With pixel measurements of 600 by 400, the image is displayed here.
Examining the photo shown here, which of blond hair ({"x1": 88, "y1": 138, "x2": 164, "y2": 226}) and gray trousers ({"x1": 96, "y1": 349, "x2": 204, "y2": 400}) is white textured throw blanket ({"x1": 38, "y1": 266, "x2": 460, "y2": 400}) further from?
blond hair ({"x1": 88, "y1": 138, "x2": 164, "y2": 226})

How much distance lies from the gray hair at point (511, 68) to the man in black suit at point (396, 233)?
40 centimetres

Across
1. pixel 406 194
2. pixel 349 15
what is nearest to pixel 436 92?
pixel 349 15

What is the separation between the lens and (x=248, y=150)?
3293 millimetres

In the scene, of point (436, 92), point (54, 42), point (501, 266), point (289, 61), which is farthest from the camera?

━━━━━━━━━━━━━━━━

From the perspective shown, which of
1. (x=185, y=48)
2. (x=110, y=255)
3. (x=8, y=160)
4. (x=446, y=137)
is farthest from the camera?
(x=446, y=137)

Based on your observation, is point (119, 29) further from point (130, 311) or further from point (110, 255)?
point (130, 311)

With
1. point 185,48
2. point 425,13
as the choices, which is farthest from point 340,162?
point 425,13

━━━━━━━━━━━━━━━━

Convert the lines from the one containing "With pixel measurements" up to and including the one containing "40 centimetres" into a Markdown table with the columns "No." and "Line text", numbering each line in order and leaving out blank lines.

| Output for this exercise |
| No. | Line text |
|---|---|
| 1 | With pixel measurements of 600 by 400, the image is displayed here. |
| 2 | Examining the photo shown here, which of blond hair ({"x1": 88, "y1": 138, "x2": 164, "y2": 226}) and gray trousers ({"x1": 96, "y1": 349, "x2": 204, "y2": 400}) is white textured throw blanket ({"x1": 38, "y1": 266, "x2": 460, "y2": 400}) further from? |
| 3 | blond hair ({"x1": 88, "y1": 138, "x2": 164, "y2": 226}) |
| 4 | How much distance lies from the gray hair at point (511, 68) to the man in black suit at point (396, 233)? |
| 5 | 40 centimetres |